Vraag 5.
a. Het afgelegen eiland met zijn ruige natuur en de onstuimige zee die het eiland omringd , wordt door Carys Davies invoelend en bloemrijk beschreven . Heel precies, en aan de hand van de beweging van de hoofdpersonen John en Ivar over het eiland, ervaar je als lezer hun persoonlijkheid en hun positie, hun rol, in de vertelling.
John houdt zich niet lang staande in de ruige omstandigheden op het eiland . Het lukt hem niet om vuur te maken, hij kan zijn kleren niet drogen die allemaal kletsnat zijn geworden gedurende de tocht naar het eiland en hijkan geen eten maken. En al op zijn eerste tocht, op zoek naar een bron, valt hij al wankelend en glibberend "wild met zijn armen maaiend als een klunzige schaatser" van een klif.

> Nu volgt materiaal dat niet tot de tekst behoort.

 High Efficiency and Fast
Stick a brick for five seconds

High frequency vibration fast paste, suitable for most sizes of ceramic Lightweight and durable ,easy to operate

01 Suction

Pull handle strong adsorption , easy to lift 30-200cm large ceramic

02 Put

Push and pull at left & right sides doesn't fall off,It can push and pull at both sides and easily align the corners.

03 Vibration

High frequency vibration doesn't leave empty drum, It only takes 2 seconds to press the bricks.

Ivar daarentegen kent het eiland op zijn duimpje en is uitstekend in staat voor zichzelf te zorgen. Hij kan zorgen voor zijn blinde koe, zijn paard, koken, naaien en breien. Hij vindt de verongelukte John en hij slaagt erin om John naar zijn huisje te transporteren en hem te verzorgen gedurende zijn bewusteloze dagen. Voor Ivar is het eiland zijn levensbron, op moeilijk bereikbare plekken kan hij voedsel verzamelen en het weer heeft voor hem geen geheimen.
Twee totaal verschillende persoonllijkheden zijn met elkaar in kontakt gekomen op een verder niet meer door mensen bewoond eiland. In dit isolement zijn zij op elkaar aangewezen. Het lot wil dat in elk geval Ivar geen idee heeft wie zijn onverwachte gast is.
b. Voor mij is het helder dat het eiland, met zijn winden en regens, zijn kliffen en heuvels, moerassen en spitse bergtop, omringd door een soms woeste en "bonkige" zee, een belangrijke rol speelt in het verhaal, het is een symbool van het leerproces dat de andere personages in het verhaal moeten aangaan.